When religious interests try boosting the idea of ‘foetal rights’, this ties in with the conservative view of motherhood as divine/natural. It casts women’s domestic drudgery as also being divine and natural, rather than a product of our oppression. It also creates an ahistorical view of abortion as a product of late capitalism and secularism, whereas late capitalism has in fact seen greater restrictions on abortion than used to exist in many countries, including those which were predominantly Christian.[1]

 

When looking at how we fight this, we need to remember these structural reasons for the continued attacks on our bodily autonomy, because it’s not just about fighting conservative views; it also needs to be about ending a system that props itself up by oppressing women. And political parties that represent the capitalist class can’t be looked to as a solution – the Australian Labor Party, for instance, has been in government so many times in its existence, but continually refuses to make abortion fully decriminalised and accessible. It’s important that we don’t let it off the hook by describing it as ‘gutless’ – the fact is that it’s just not designed to represent women, but instead the capitalist class. It’s not our saviour; we need to look to ourselves as an organised group. The oppressed, organising by ourselves on mass, are the only agents that have ever forced real change, and we’re the only ones that can create a new system.

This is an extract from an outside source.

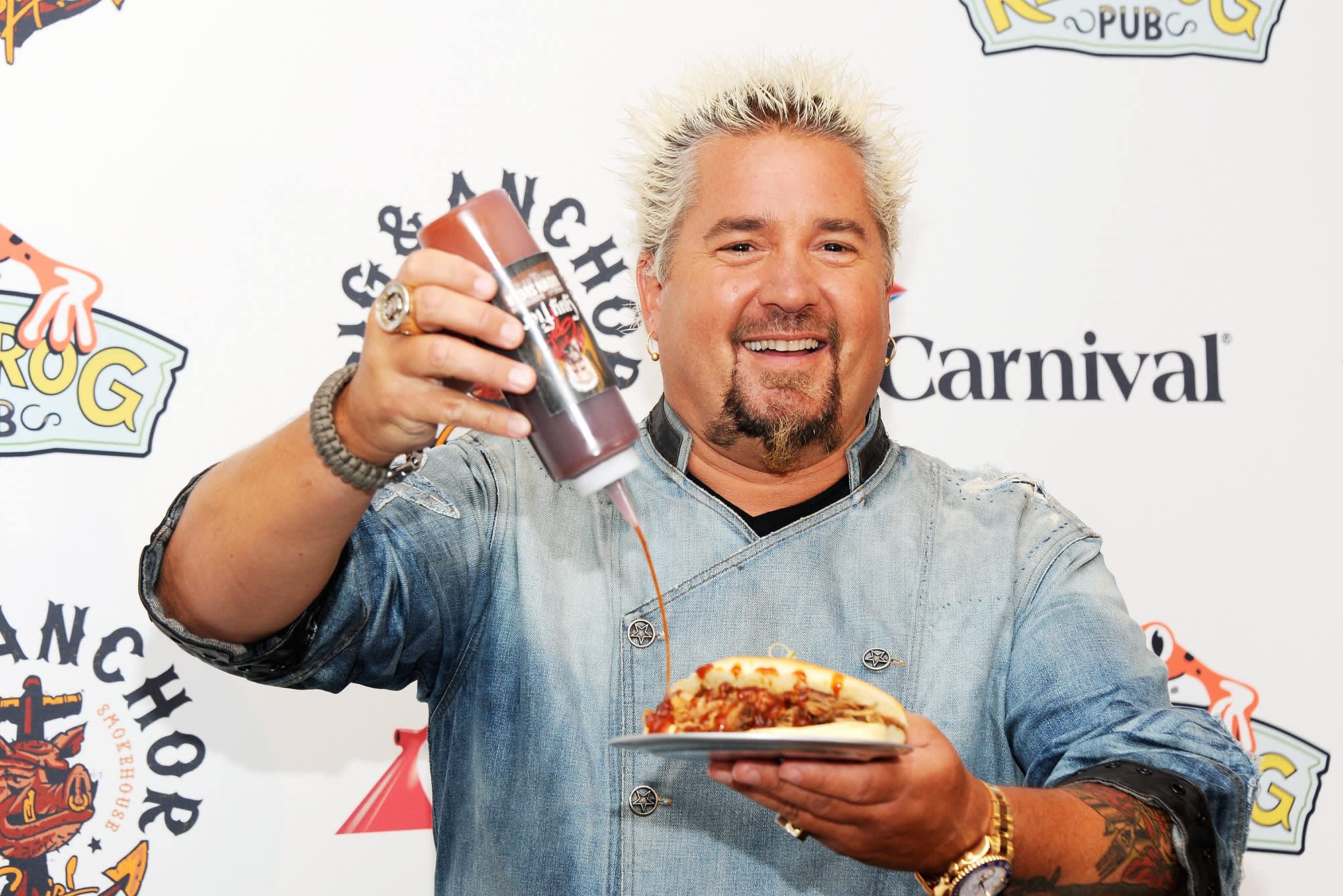 Celebrity chef Guy Fieri: These 3 ingredients will give you the best meals for the least amount of money - CNBC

Reclaim the Night! Reclaim our lives!

[1] ‘Scarlet Letters: Getting the History of Abortion and Contraception Right’, by Ranana Dine, is a fascinating account of abortion accessibility and attitudes in the USA in early and middle-capitalism. It indicates various factors as leading to the restrictions on abortion, citing:

changing social, class, and family dynamics in the early 19th century. Americans in the Victorian era thought abortion was a problem brought on by upper-class white women, who were choosing to start their families later and limit their size. Increased female independence was also perceived as a threat to male power and patriarchy, especially as Victorian women increasingly volunteered outside the home for religious and charitable causes.

During the mid-19th century, American physicians also began to battle “irregular” doctors, such as homeopaths and midwives, in an attempt to assert the authority and legitimacy of male-dominated scientific medicine. To tackle these irregular doctors, the “scientific” physicians attacked legal abortion because it was midwives and other “unscientific” medical practitioners who safely performed the procedure. White men were also concerned by shifting ethnic and racial dynamics in the United States, worrying that the low birthrate of the white upper class would lead to racial inferiors and un-American immigrants overrunning the country.

Together, a coalition of male doctors backed by the American Medical Association, the Catholic Church, and sensationalist newspapers began to campaign for the criminalization of abortion. By the turn of the century, this coalition had largely succeeded in limiting women’s medical choices.